CFR Event of the Week. J.W. Marriott Jr., chairman and chief executive officer of Marriott International, spoke at CFR’s CEO Speaker Series. In a wide ranging conversation, he shared his thoughts on how to revitalize the U.S. economy and global leadership, the prospects for growth in China, India, and Brazil; and the need for immigration reform. Read the transcript, listen to the audio, or watch the video.

Backgrounder of the Week. CFR.org’s Deputy Editor Deborah Jerome sat down with several of my colleagues to talk about how the WikiLeaks fiasco is affecting relations with the countries they follow.

Read of the Week. Bill Gates and science writer Matt Ridley, the author of The Rational Optimist, squared off in the pages of the Wall Street Journal on the role aid can play in promoting growth in Africa and on the urgency of combating climate change. Their differences, which are more of degree than of kind, raise most of the big issues in both debates.

Blog Post of the Week. In a post on Shadow Government, former Defense Comptroller Dov Zakheim talks about the need to rein in spiraling health costs for active duty and retired military personnel. The amount the Defense Department now spends on health care each year–roughly $50 billion–exceeds what most of our allies spend on their entire military budgets. Reading Dov’s piece alongside the articles that the New York Times and the Wall Street Journal have run on the topic provides a great primer on the problem, as well as an inkling of why trying to restore fiscal balance in Washington will be so politically painful.

Poll Question of the Week. When Washington wasn’t talking about WikiLeaks this week it was talking about deficit reduction. It’s not clear, however, that the American public is listening. A recent CBS News poll asked, “Of all the problems facing this country today, which one do you most want the new Congress to concentrate on first when it begins in January?” Only 4 percent named either the budget deficit or the national debt. By contrast, 56 percent named the economy, and 14 percent named health care. (Only 2 percent named Iraq and Afghanistan.) A tip to all deficit hawks: Stop talking for the moment about cutting mortgage tax breaks and begin talking about why deficit reduction matters. Americans won’t accept deficit medicine until they believe it will cure problems that matter to them.

Chart of the Week. Diplomats are gathered this week and next in Cancun for the U.N. Climate Summit.  There were some promising developments in week one. We’ll see whether week two produces any major breakthroughs.  Even if it does, the chart below makes it hard to see Congress acting any time soon.

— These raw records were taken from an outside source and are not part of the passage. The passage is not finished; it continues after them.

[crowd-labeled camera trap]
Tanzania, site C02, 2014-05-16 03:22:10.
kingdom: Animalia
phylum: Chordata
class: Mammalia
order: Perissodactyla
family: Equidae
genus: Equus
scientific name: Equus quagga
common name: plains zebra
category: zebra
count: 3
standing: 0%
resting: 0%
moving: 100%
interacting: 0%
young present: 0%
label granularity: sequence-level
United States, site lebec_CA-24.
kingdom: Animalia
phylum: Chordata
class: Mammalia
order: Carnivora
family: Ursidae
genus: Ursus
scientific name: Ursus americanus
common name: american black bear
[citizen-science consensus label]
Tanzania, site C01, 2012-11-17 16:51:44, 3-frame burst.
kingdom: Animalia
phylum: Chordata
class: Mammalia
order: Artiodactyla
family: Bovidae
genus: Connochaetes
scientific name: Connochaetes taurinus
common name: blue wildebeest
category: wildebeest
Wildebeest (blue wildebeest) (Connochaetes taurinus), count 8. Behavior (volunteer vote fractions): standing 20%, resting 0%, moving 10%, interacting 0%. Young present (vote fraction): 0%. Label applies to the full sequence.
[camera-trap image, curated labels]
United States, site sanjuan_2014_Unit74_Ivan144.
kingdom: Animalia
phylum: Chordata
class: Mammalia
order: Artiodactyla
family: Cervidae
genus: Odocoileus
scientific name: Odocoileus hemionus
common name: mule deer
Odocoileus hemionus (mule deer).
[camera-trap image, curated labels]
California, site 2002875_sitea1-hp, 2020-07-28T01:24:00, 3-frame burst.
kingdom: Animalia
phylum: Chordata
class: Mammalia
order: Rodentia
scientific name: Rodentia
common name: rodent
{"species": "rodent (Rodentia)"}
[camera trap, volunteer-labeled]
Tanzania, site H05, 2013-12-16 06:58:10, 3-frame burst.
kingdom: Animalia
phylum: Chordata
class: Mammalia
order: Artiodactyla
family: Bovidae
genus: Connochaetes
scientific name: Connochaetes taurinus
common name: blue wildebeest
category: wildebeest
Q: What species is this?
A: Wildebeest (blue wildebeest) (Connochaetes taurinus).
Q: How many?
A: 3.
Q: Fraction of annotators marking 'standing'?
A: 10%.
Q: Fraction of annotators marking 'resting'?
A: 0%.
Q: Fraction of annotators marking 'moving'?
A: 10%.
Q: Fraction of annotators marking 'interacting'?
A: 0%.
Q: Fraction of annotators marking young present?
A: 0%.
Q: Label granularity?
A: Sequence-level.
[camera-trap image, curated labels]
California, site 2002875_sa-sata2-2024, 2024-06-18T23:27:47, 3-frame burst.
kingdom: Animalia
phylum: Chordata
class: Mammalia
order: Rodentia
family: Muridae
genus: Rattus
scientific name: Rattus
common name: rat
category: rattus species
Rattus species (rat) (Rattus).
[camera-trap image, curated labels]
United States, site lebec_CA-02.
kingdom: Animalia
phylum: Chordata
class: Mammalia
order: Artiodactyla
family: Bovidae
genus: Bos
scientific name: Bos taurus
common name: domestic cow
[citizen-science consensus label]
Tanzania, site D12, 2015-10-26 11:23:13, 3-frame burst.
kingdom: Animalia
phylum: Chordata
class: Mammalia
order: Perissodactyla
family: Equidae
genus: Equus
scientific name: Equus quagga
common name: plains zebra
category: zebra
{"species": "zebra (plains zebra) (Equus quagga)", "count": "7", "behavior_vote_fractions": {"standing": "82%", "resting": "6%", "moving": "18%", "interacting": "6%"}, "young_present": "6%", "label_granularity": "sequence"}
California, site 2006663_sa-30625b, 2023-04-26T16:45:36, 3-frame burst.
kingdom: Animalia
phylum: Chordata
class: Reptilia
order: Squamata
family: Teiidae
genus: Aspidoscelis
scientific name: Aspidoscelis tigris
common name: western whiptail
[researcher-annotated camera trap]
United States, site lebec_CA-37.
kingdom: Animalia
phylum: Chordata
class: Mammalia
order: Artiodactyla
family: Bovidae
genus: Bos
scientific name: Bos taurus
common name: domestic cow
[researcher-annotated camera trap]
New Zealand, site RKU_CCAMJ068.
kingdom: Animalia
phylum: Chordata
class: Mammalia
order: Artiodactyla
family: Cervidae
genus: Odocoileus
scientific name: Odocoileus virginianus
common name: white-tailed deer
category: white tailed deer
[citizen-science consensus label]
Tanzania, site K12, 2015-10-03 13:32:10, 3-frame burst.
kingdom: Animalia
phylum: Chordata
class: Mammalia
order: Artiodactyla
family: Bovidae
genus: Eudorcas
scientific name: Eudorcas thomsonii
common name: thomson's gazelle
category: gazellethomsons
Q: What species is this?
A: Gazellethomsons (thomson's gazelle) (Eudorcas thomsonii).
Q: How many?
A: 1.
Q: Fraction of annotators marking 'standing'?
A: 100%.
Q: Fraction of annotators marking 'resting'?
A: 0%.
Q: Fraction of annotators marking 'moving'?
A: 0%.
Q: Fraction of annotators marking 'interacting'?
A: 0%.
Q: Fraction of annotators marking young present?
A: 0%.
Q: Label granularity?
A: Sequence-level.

Note: Mixed/Don’t Know responses were omitted. Source: Pew Research Center, October 2010.

Too Good Not to Note. Speaker-of-the-House-in-waiting John Boehner and Senate Minority Leader Mitch McConnell sent the White House an open letter that leaves out the word “compromise.” Elisabeth Bumiller relays Defense Secretary Robert Gates’s sensible and sober assessment of the impact of the WikiLeaks disclosures. Dana Milbank sees literary genius in the State Department’s leaked cables. Daniel Henninger details why there is no fix for WikiLeaks. If you want to stay on top of the latest nuggets uncovered by WikiLeaks, then WikiLeaked is for you.

Perils of Prediction. “I tell you Wellington is a bad general, the English are bad soldiers; we will settle the matter by lunch time.”  Napoleon Bonaparte on the morning of the Battle of Waterloo, June 18, 1815.

Quote to Ponder. “Stein’s Law—That which cannot go on forever won’t.”  Herbert Stein.

A Reason to Smile. Walking on Sunshine by Katrina and the Waves.